Diffusion-weighted MR imaging (DWI) in one HE patient showed restricted diffusion that resolved after therapy. The authors underlined the importance of including DWI in the evaluation of these patients not only to assess the possibility of vasculitis but also to provide a measure of response to treatment (8). MR spectroscopy in a patient with HE demonstrated reduction of N-acetyl-aspartate (NAA) and increased choline (Cho), which returned to normal after treatment. Since NAA and Cho are markers of the integrity of neurons and the myelin sheath, respectively, these data suggest a transient condition involving both neurons and oligodendrocytes (9). Single photon-emission computed tomography (SPECT) has demonstrated nonspecific patterns of reduced blood flow involving multiple regions in some patients with HE (4). Positron-emission tomography (PET) scans have shown some nonspecific hypometabolism (9). SPECT and PET did not correlate with EEG or neuroradiologic findings (9).

Different approaches to treatment have been recommended. A short course of high-dose intravenous corticosteroids or oral prednisone is the typical initial therapy. Most patients show a response to treatment within weeks, and some show a dramatic improvement after the first few doses. Discontinuation of treatment can be considered in patients who remain stable a year or more (6). Some cases of HE are refractory or only partially responsive to corticosteroids. There is some evidence that azathioprine may be helpful, usually when combined with corticosteroids. Intravenous immune globulin and plasma exchange may also be effective as an initial treatment or when corticosteroids are not efficacious. Other treatments include cyclophosphamide and methotrexate, with variable degrees of success (4).

Conclusion

The term HE is loosely applied to a variety of encephalopathic patients who have elevated titers of antithyroid antibodies with various clinical presentations, neuroimaging findings, thyroid hormone levels, and cerebrospinal fluid findings. Its pathogenesis remains unclear, but good clinical response to corticosteroids and presence of elevated serum levels of antithyroid antibodies suggest an autoimmune pathogenesis.

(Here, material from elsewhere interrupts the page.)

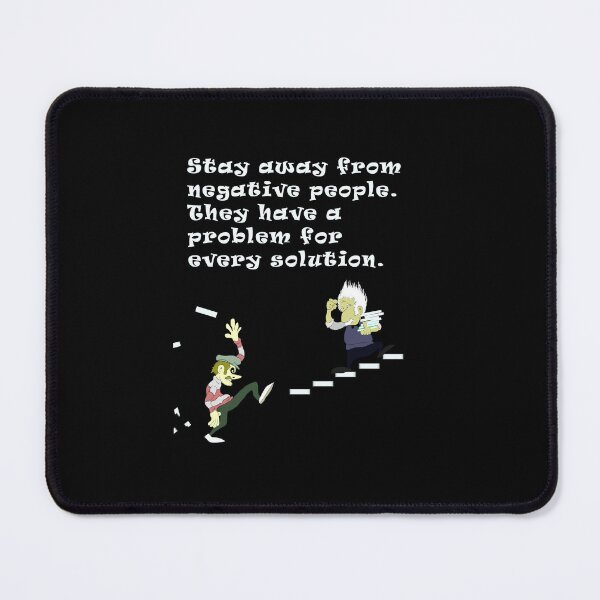 Item preview, Stay away from negative people... designed and sold by e-dream.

Brain MRI is frequently normal. When it is abnormal, a wide range of MRI appearances may be seen. The most typical findings are generalized cerebral atrophy and changes in subcortical white matter and meninges. However, radiologists should be aware that atypical MRI findings as described here may be present. As far as we know, bilateral basal ganglia involvement has not been previously described.

Despite the suggestive laboratory and neuroimaging findings, at this time, Hashimoto’s encephalopathy is still a diagnosis of exclusion based on elevation of serum antithyroid antibodies in the appropriate clinical context.